PHOTO 1: Along a street a large line of people in wheelchairs and others move past a shady park with vendors with small umbrellas over their stands. Several of the protesters carry placards in their laps, one of which reads: A PART OF NOT APART FROM. Faces are too dark to tell who is in the line.
Caption reads: In the shadow of the Alamo a wheelchair column moved along the streets of San Antonio, Texas in April 1985. Protestors were heading for the hotel headquarters for the regional convention of the American Public Transit Association.

PHOTO 2: Mike Auberger, with his mustache, trimmed beard and shoulder length hair looks at the camera with his intense eyes. Wearing a light colored sweater and shirt with a collar, he sits in his wheelchair which is mostly visible because of his chest strap.
Caption reads: Mike Auberger of Denver was one of some 16 Coloradans who went to Texas to protest the lack of accessible public buses.

[Headline] The eyes of Texas are on outside agitators -- and a lot of folks from down the street

There's never been much love lost between Coloradans and Texans, at least not since those folks from the Lone Star State first wandered into the Rocky Mountains and discovered deep powder in the winter and cool valleys in the summer.

As Winnebago after Cadillac after pickup poured across Raton Pass, Coloradans greeted Texans with open cash registers and - increasingly -- ridicule.

Our scorn for Texans even reached into the highest office in the state when Governor Dick Lamm greeted his Texan counterpart with this joke: A Texan died here recently and we couldn't find a coffin large enough, so we gave him an enema and buried him in a shoebox.

Texans were not amused, though by now they should have come to expect such treatment. We've been squabbling ever since a detachment of Colorado militia turned back a Texas Confederate army at Glorietta Pass during the Civil War.

Each summer now we give Texas a chance to even the score down near Alamosa in a rotten tomato battle. OF course we always make sure our army's bigger.

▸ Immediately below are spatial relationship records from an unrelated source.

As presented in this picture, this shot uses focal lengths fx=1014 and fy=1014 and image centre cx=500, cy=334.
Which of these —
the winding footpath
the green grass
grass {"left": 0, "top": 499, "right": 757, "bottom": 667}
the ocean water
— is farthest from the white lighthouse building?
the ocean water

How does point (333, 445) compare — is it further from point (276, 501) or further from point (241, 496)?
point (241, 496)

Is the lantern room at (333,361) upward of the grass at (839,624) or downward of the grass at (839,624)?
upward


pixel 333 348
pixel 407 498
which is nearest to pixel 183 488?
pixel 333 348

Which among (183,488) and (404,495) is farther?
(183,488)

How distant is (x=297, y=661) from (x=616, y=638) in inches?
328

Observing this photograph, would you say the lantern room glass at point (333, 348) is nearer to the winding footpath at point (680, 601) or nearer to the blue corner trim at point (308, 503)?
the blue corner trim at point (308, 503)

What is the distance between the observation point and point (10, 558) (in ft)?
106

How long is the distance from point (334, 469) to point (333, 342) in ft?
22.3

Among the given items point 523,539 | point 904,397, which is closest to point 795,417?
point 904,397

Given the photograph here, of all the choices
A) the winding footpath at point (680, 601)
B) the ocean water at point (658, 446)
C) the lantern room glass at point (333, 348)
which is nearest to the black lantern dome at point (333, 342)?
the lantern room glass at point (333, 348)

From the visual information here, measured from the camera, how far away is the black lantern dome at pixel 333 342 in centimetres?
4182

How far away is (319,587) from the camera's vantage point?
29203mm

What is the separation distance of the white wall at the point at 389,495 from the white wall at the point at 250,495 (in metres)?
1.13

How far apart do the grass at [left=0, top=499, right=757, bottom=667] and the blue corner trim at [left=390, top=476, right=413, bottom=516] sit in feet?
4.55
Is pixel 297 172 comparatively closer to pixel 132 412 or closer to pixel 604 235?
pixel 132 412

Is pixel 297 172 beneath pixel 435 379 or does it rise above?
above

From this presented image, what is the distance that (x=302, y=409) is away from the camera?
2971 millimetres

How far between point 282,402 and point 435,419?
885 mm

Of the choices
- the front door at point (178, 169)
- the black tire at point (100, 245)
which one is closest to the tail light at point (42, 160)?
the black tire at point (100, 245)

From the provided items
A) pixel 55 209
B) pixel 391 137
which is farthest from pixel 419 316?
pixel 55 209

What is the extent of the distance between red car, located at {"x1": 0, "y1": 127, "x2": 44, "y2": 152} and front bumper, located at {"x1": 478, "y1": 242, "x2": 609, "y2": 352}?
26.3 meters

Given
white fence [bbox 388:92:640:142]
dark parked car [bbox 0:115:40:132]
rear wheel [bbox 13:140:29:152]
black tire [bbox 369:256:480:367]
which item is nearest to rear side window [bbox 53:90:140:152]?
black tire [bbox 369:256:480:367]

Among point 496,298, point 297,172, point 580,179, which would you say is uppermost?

That animosity, however, doesn't carry over to the disabled population of the two states. In fact, a dozen or more militant wheelchair activists from Colorado have been rolling onto the streets of several Texas cities during the past couple of years to aid their counterparts in the battle to force Texas transit systems to make their buses wheelchair-accessible.

"After Colorado, Texas is out best organized state," Wade Blank, the long haired ex-preacher who helped found American Disabled for Accessible Public Transit (ADAPT) in Denver two years ago.

ADAPT chapters have sprung up in several other states, notably Illinois, Maine, and Connecticut, but none have garnered as many active members as Texas. Scores of Texans have blocked buses in San Antonio, Houston, Dallas and El Paso in recent months to focus the attention of the state's media on the lack of accessible buses.

Part of ADAPT's success in Texas lies in the fact that there are so few lift-equipped buses in this huge state. Some Texas cities did order accessible buses when the Carter administration's Department of Transportation ordered mandatory accessibility in the 1970s.

However, most of these lifts were never used as the American Public Transit Association (APTA), a national lobbying and policy making organization for transit systems, successfully fought the regulation in federal appeals court.

APTA maintains that the local transit provider is the best judge of whether or not accessibility is feasible. Adverse climatic and geographical conditions are generally cited as the chief obstacles to lifts.

Texas ADAPT leaders point out that few areas in Texas experience severe winter storms and that the state's larger cities are generally laid out on flat plains. That was one of the points wheelchair activist tried to make when they picketed in April 1985 regional APTA convention in San Antonio.

A sizable contingent of Coloradans joined those picket lines, leading to a charge by the local newspaper, the San Antonio Light, that the demonstration was the work of outside agitators and that most of the city's disabled population was quite happy with using paratransit.

Spot demonstrations and bus seizures soon followed in other Texas cities, while some Texas ADAPT members turned outside agitators themselves by participating in demonstrations at the APTA national convention in Los Angeles in October 1985. Several Texans including Jim Parker of El Paso and Bob Kafka of Austin, were among The dozens arrested.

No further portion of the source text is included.